On the evening of May 19, Meretz USA cosponsored a talk at Beit Shalom by Gavri Bargil, secretary general of the Kibbutz Movement, entitled “The Kibbutz: Reports of its death are greatly exaggerated.” Gavri is a longtime friend; he was the North American shaliach (representative) of the former Kibbutz Artzi (National) Federation in 1996-99.
First, Gavri indicated that kibbutzim are recovering from economic and social crises that threatened their demise just a few years ago. In 2000, when he assumed office, more than half of kibbutzim faced financial bankruptcy and almost all were losing their young generation. But today, kibbutzim are experiencing a net gain of members, including a returning young generation; only about 30 of 272 kibbutz communities are still in economic trouble.
Then, he methodically laid out the changes that kibbutz life have undergone in recent years to continue their existence as viable collective entities. These reforms include: the professional management of kibbutz enterprises, the charging of members’ consumption of kibbutz food and electricity resources against family budgets, the beginnings of a system for allocating equity and pensions for a member’s career on kibbutz, the ability to take outside jobs (an opportunity availed by 30 percent of kibbutzniks), and the development of a system of modest economic incentives (differential wages) dependent upon the level of responsibility or skills required in a member’s job. Gavri also cited statistics that show that the 1.6 percent of Israel’s population on kibbutz today (about 120,000 people) produce about seven percent of the country’s GDP.
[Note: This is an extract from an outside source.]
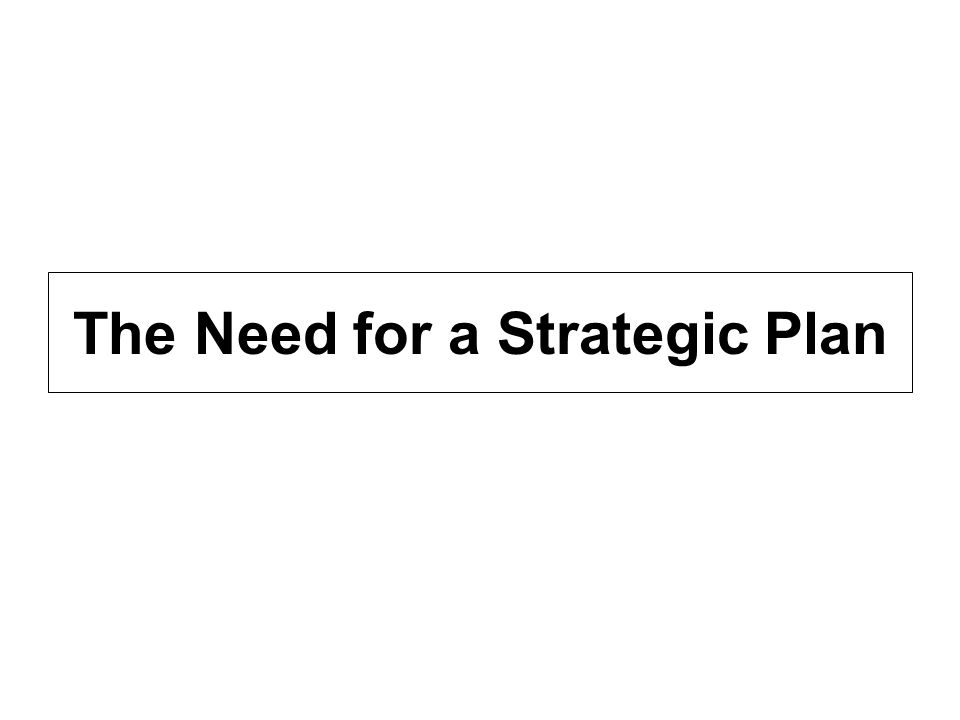 The Need for a Strategic Plan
Some people see these changes in economic and social structure as negating the meaning of kibbutz, but Gavri disagrees. He argues that the progressive internal income tax insures fairness, although not complete equality. He says that about 180 member kibbutzim have so far adopted the principle of differential income but that the income distribution is still relatively flat (with the gap from highest to lowest no larger than two to one) and with internal tax revenue supplementing state programs to insure a safety net for poorer members.